» **Provided text**
────
Why Traditional Fire Suppression Falls Short

NIOSH research comparing different suppression methods found critical limitations with conventional approaches (Yuan et al., 2024). Dry chemical and Class D powder extinguishers, commonly used in Australian workplaces, failed to prevent battery reignition because their release time was too brief—only 35-50 seconds. Without continuous cooling, the chemical reactions inside the battery continued despite external suppression, leading to reignition shortly after initial suppression.

The research demonstrated that water-based suppression systems with extended release times (5 minutes or more) proved most effective because they provided continuous cooling to prevent reignition (Yuan et al., 2024). However, even water requires specialized application techniques and substantial quantities—often thousands of liters for a single EV fire.

Australia's Regulatory Response

Recognizing these unique challenges, Australian authorities have implemented groundbreaking safety measures. From February 1, 2025, all lithium-ion e-micromobility devices sold in New South Wales must comply with prescribed safety standards, classified as "declared electrical articles" under the Gas and Electricity (Consumer Safety) Act 2017 (EV Fire Solutions, 2025a).

The penalties for non-compliance reflect the seriousness of the issue: corporations face fines up to $825,000, while individuals face penalties up to $82,500. Additionally, from February 19, 2025, suppliers must provide comprehensive safety information at point of sale, including guidance on safe use, charging, storage, fire prevention, and disposal.

Protecting Your Home, Business, and Community

As Australia's electric future unfolds, preparation is paramount. Here's what every Australian family and business needs to know:

For Households

• Never charge batteries unattended: The majority of lithium-ion battery incidents occur during or immediately after charging. Always monitor charging devices and never charge overnight while sleeping.
• Invest in specialized fire safety equipment: Standard ABC fire extinguishers are insufficient for lithium-ion battery fires. Specialized lithium-ion battery fire blankets and extinguishing agents designed for battery fires are essential.
• Recognize warning signs: Battery swelling, unusual heat, strange noises, or unusual odors indicate impending failure. Immediately stop using the device and store it outdoors in a safe location away from structures.
• Purchase certified products: Only buy e-bikes, e-scooters, and battery-powered devices from reputable manufacturers with Australian safety certifications.

For Businesses

• Conduct risk assessments: Identify all lithium-ion battery devices and storage areas in your facility. Develop specific protocols for safe storage, charging, and emergency response.
• Install appropriate suppression systems: Modern facilities housing EVs or significant lithium-ion battery inventories require specialized fire suppression systems designed specifically for battery fires.
• Train staff comprehensively: Ensure all employees understand lithium-ion battery fire risks, recognize warning signs, and know proper emergency response procedures.
• Implement charging protocols: Establish designated charging areas with appropriate ventilation, fire detection, and suppression equipment. Never allow charging in high-occupancy areas or near critical infrastructure.

For Property Managers

Fire and Rescue NSW has released comprehensive position statements regarding EVs and EV charging equipment in built environments (Fire and Rescue NSW, 2024). Property managers and building owners must consider these guidelines when designing parking facilities and implementing charging infrastructure.
────
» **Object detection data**
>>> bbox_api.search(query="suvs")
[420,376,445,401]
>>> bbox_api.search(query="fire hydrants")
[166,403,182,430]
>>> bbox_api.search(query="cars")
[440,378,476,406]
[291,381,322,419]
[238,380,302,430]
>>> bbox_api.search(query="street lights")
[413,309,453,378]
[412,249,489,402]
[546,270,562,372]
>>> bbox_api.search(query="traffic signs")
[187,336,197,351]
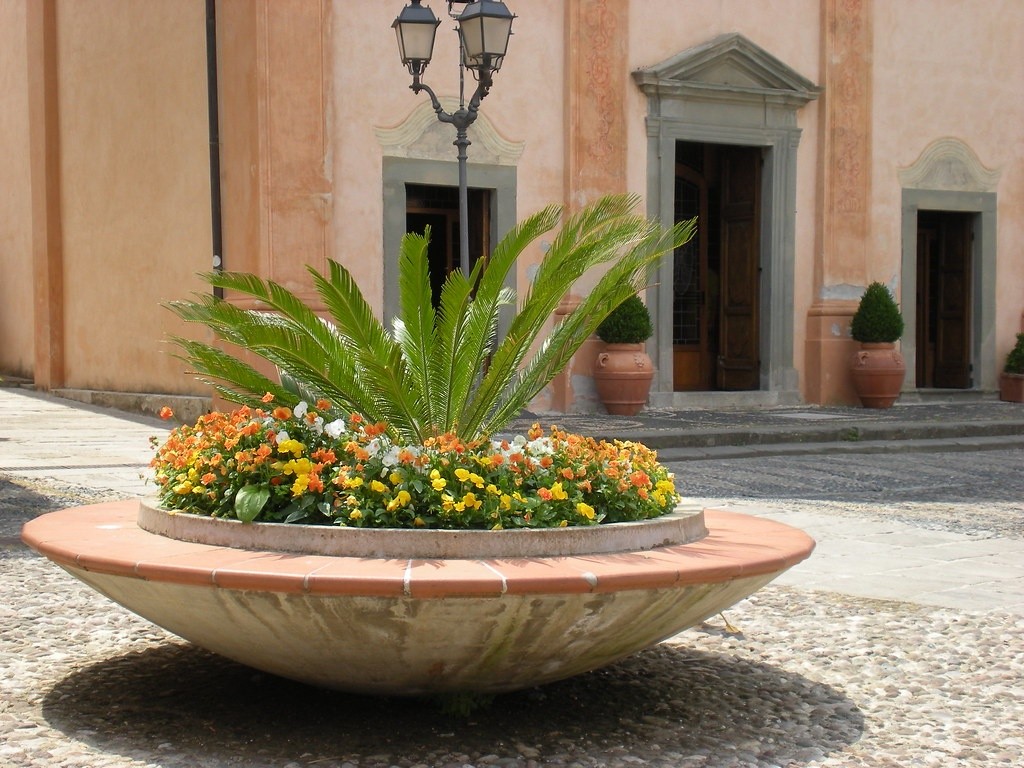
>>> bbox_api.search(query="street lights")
────
» **Aim A**
From the battery fire text, extract the passage between "As Australia's electric" and "overnight while sleeping.", inclusive.
» **Aim B**
Answer these questions from the battery fire text:
(i) How long was the release time of the dry chemical and Class D powder extinguishers?
(ii) What is the maximum fine a corporation faces for non-compliance?
(iii) From what date must suppliers provide safety information at point of sale?
None of the object detection data is needed here.

» **Response A**
As Australia's electric future unfolds, preparation is paramount. Here's what every Australian family and business needs to know:

For Households

• Never charge batteries unattended: The majority of lithium-ion battery incidents occur during or immediately after charging. Always monitor charging devices and never charge overnight while sleeping.

» **Response B**
(i) Only 35-50 seconds.
(ii) Up to $825,000.
(iii) February 19, 2025.